If the modules are loaded and working (or too lazy to manually load the dependencies), you need to copy them into the module tree of the current kernel, after which you must update the dependencies of the modules with the “depmod” command. It will walk recursively through the module tree and write down all the dependencies in the “modules.dep” file, which, in consequence, will be analyzed by the “modprobe” command. Now the modules are ready to be loaded using the modprobe command and can be loaded by name with all dependencies.
It should be noted that when updating the kernel this module will not work. You will need new header files and will need to rebuild the module again.

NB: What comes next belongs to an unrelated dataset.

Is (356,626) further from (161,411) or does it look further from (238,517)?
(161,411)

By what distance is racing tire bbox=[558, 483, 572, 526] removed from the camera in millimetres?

“Listening” to what the kernel says

When the slightest problems with the module, you need to look at the kernel messages. They are output by the “dmesg” command and, depending on the syslog settings, to the file "/ var / log / messages". Kernel messages can be informative or debugging, which will help to determine the problem during the module operation, and can report an error while working with the module, such as insufficient symbols and dependencies, incorrectly passed parameters. For example, the above-considered module “rt73usb” requires a parameter of type bool, which means that the parameter can accept either “0” or “1”. If you try to transfer "2", the system will give an error:

# modprobe rt73usb nohwcrypt = 2
FATAL: Error inserting rt73usb (/lib/modules/2.6.38-gentoo-r1/kernel/drivers/net/wireless/rt2x00/rt73usb.ko): Invalid argument

The “Invalid argument” error can talk about anything, the kernel itself cannot write an error to the console, only using the “printk” function to write to the system log. Looking at the logs you can already find out what the error is:

# dmesg | tail -n1
rt73usb: `2 'invalid for parameter` nohwcrypt'

In this example, only the last line is output with an error so as not to block the article. A module can write several lines, so it is better to display the full log, or at least the last ten lines.
The error is already easy to find: the value “2” is unacceptable for the parameter “nohwcrypt”. After the fix, the module will correctly boot into the kernel.

From all of the above, we can draw one conclusion: the Linux kernel plays by its rules and deals with serious things. Nevertheless, this is just a program, it is, in fact, not much different from other ordinary programs. Understanding that the kernel is not so terrible, as it seems, can be the first step towards understanding the internal structure of the system and, as a result, will help you quickly and efficiently solve the tasks faced by any Linux administrator in their daily work.